The weakness of the yari arises from its length. In a narrow interior or a forest, where there is no room to wield it, the long shaft becomes a burden and cannot show its full power. Above all, once the mass formation breaks, the long, heavy spear is outmatched in the close press of melee by a sword or a dagger quickly drawn. A yari in one man's hand is strong only at a distance, and weakens once the enemy presses inside its reach, the typical limit of a long polearm.

Cultural Significance

The yari is a weapon symbolic of the mass warfare of the Sengoku period and of the rise of the ashigaru. To the warrior who first crossed spears with the enemy on the battlefield was given the great honor of the ichiban-yari, the first spear, and skill with the spear was a measure of a warrior's valor. The seven young warriors who won merit with the spear at the Battle of Shizugatake in 1583 were honored as the Seven Spears of Shizugatake and left their names to posterity. In this way the yari was more than a mere infantry weapon: it showed the very character of Sengoku warfare, in which the valor of the individual and the strength of the mass were decided together.

In Popular Culture

The yari is a weapon never missing from works about the Sengoku period. It appears as the spear formation of the ashigaru and as the prized spear of a commander in action games such as Samurai Warriors and Sengoku Basara and in Total War Shogun and Nioh. The cross-shaped jumonji-yari in particular is favored as the emblematic weapon of popular commanders such as Sanada Yukimura.
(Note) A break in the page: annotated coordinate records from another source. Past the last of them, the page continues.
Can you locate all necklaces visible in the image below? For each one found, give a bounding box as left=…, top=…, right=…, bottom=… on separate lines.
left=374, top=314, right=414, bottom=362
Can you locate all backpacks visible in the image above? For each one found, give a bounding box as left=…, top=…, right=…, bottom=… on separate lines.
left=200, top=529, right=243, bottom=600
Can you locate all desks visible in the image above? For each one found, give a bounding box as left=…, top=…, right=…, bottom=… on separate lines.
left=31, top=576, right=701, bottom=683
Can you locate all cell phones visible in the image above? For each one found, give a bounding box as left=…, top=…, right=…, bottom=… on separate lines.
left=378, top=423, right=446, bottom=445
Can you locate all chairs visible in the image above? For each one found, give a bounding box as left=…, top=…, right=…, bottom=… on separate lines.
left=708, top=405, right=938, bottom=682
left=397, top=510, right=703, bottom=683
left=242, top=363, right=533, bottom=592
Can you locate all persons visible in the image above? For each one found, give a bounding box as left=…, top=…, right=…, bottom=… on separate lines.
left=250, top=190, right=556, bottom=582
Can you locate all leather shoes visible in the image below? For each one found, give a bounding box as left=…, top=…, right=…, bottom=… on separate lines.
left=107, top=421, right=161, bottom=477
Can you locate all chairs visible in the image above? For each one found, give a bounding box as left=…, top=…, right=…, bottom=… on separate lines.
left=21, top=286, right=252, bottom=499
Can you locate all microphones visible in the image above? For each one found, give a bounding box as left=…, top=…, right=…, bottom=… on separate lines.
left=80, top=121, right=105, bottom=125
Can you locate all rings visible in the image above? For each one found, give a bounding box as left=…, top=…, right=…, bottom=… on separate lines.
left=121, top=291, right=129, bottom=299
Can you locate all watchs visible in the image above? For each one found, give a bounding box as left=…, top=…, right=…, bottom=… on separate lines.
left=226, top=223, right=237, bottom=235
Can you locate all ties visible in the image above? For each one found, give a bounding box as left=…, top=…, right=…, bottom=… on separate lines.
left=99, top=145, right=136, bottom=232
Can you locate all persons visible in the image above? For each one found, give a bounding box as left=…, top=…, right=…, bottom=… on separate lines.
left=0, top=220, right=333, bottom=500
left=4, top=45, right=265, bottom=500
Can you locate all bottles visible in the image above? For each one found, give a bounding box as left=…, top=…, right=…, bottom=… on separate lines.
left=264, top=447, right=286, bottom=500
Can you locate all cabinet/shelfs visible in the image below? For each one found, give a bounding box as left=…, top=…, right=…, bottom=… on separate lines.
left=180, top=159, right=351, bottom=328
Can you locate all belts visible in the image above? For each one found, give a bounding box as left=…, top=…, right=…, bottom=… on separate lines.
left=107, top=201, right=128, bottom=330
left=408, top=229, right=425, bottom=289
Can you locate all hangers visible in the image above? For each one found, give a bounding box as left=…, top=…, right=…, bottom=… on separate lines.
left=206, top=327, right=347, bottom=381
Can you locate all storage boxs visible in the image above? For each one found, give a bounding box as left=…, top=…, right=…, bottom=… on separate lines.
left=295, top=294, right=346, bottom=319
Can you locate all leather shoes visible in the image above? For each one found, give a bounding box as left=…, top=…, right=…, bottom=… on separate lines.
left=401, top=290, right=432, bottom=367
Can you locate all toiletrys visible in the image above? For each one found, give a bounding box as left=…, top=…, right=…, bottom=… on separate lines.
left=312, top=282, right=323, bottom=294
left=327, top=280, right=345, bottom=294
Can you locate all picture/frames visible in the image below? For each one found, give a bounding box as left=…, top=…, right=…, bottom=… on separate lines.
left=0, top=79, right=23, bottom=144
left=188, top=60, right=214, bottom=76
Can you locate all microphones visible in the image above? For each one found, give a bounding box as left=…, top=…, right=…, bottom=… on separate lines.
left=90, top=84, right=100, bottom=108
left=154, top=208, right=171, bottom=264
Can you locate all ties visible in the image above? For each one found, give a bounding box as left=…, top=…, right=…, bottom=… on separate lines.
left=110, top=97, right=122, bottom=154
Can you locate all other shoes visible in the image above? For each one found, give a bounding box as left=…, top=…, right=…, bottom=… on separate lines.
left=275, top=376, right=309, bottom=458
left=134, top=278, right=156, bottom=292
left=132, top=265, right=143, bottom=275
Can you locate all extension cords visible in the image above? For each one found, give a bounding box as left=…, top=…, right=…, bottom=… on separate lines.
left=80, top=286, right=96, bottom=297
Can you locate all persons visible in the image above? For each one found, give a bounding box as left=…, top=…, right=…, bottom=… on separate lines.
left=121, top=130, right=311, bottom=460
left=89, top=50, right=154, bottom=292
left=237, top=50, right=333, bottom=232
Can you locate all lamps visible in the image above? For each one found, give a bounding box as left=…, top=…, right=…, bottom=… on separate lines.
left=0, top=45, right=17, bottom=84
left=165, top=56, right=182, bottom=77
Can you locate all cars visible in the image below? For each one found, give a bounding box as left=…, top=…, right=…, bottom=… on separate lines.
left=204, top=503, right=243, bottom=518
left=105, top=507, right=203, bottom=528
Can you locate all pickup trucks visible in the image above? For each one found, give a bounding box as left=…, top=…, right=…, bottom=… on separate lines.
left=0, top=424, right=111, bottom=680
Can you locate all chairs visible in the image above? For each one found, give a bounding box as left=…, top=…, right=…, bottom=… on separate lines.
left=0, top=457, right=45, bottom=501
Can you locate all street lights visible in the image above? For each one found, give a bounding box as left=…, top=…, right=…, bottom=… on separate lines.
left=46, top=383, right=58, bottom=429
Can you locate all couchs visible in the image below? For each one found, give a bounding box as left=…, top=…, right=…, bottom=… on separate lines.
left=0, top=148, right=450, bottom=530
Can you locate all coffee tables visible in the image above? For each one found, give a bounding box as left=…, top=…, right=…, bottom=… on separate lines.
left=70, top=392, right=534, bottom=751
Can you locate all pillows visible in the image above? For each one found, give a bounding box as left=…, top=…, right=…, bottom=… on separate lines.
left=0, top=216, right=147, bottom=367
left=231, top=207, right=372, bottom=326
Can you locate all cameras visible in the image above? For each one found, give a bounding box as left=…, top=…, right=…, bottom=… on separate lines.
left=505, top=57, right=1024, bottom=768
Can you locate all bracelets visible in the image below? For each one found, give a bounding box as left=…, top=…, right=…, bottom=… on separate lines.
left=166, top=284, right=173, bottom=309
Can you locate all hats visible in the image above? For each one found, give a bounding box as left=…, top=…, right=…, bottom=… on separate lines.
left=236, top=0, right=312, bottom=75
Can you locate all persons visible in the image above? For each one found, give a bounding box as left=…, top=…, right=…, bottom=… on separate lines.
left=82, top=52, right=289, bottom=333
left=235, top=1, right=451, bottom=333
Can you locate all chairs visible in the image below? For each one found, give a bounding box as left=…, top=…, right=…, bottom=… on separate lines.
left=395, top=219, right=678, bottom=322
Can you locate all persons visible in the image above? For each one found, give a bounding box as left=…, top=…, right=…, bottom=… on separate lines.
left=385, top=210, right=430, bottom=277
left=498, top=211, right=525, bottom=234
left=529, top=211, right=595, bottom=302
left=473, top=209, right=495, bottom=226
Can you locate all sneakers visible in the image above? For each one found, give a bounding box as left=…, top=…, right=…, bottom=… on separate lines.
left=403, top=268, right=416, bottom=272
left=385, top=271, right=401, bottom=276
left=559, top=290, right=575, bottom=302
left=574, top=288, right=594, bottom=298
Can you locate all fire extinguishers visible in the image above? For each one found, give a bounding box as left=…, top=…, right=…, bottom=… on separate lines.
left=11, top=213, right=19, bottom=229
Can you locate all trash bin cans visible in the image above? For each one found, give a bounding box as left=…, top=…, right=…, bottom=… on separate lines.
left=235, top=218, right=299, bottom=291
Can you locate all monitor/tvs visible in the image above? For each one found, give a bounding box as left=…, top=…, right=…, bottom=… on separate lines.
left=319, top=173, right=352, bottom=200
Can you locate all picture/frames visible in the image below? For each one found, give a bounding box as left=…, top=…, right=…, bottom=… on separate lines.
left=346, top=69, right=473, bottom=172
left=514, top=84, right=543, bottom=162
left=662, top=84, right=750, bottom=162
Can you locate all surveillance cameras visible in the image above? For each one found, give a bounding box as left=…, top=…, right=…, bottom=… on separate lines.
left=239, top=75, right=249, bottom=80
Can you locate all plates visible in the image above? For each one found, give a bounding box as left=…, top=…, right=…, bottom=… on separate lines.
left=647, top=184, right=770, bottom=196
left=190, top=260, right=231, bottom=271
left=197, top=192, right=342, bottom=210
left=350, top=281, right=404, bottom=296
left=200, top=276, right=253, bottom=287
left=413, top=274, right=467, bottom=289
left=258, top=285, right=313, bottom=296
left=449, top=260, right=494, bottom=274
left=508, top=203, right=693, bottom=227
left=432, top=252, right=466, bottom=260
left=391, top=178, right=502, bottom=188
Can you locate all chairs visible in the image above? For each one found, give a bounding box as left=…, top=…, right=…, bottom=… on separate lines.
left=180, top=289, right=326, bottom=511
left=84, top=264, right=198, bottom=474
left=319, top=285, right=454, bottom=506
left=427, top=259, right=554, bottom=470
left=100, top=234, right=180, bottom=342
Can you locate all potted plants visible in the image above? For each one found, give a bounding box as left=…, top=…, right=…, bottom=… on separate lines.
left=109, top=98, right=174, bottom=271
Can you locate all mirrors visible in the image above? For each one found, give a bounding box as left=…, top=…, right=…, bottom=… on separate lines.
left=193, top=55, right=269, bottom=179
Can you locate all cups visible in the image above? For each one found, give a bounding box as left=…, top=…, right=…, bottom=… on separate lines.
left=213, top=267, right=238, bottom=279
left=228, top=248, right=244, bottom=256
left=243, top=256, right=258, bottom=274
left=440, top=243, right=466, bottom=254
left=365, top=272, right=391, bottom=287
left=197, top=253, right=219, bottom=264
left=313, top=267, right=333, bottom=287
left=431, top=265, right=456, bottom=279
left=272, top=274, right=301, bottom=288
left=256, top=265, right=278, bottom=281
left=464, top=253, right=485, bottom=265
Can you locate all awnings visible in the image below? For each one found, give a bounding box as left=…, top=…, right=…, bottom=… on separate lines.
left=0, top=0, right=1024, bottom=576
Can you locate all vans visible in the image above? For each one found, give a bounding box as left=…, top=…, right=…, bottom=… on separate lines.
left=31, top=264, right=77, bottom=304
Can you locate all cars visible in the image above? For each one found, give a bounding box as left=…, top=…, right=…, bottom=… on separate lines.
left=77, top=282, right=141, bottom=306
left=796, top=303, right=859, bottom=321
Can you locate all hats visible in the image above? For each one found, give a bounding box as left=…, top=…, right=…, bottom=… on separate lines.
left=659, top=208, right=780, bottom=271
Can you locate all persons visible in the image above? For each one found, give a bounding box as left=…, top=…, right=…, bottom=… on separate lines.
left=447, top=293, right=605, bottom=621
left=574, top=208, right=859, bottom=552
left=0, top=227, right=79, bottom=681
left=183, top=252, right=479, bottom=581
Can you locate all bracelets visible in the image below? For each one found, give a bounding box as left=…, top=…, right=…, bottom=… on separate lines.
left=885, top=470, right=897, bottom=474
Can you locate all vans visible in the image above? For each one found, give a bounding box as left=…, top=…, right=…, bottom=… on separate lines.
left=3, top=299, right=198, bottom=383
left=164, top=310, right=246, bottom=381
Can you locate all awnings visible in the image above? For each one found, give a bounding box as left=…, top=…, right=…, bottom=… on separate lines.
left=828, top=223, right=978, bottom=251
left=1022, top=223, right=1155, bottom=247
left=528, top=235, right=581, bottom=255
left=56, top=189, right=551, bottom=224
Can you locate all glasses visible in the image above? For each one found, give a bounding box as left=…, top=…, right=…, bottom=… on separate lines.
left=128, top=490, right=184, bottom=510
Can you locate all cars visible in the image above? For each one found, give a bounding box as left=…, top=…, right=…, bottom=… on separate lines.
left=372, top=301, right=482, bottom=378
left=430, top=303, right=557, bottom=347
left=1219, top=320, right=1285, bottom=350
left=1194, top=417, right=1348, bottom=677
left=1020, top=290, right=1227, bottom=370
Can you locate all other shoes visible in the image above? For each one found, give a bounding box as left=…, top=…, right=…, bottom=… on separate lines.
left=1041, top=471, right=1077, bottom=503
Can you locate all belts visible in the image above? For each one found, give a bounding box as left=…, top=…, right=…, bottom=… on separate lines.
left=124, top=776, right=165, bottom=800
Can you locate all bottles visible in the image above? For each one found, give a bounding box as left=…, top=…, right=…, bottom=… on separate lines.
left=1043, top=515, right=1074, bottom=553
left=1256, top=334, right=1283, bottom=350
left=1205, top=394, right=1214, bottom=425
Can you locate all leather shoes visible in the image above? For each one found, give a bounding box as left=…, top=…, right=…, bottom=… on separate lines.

In fiction, though, the focus falls on flashy personal valor, so the historical fact that the true element of the yari lay not in the individual skill of the samurai but in the dense formation of the ashigaru mass is treated relatively faintly.

Trivia

  • The seven young warriors under Toyotomi Hideyoshi who won merit with the spear at the Battle of Shizugatake in 1583 are called the Seven Spears of Shizugatake, a representative tale that shows the honor the spear enjoyed in the Sengoku period.
  • The blade of the yari was forged by swordsmiths in the same way as a sword, joined firmly by a very long tang driven deep into the lacquered shaft, and kept with a saya, a protective scabbard, over the blade.
  • The prized spear Tonbogiri, the Dragonfly Cutter, of the Sengoku commander Honda Tadakatsu, one of the Three Great Spears of Japan, took its name from the legend that a dragonfly alighting on its edge was cut clean in two.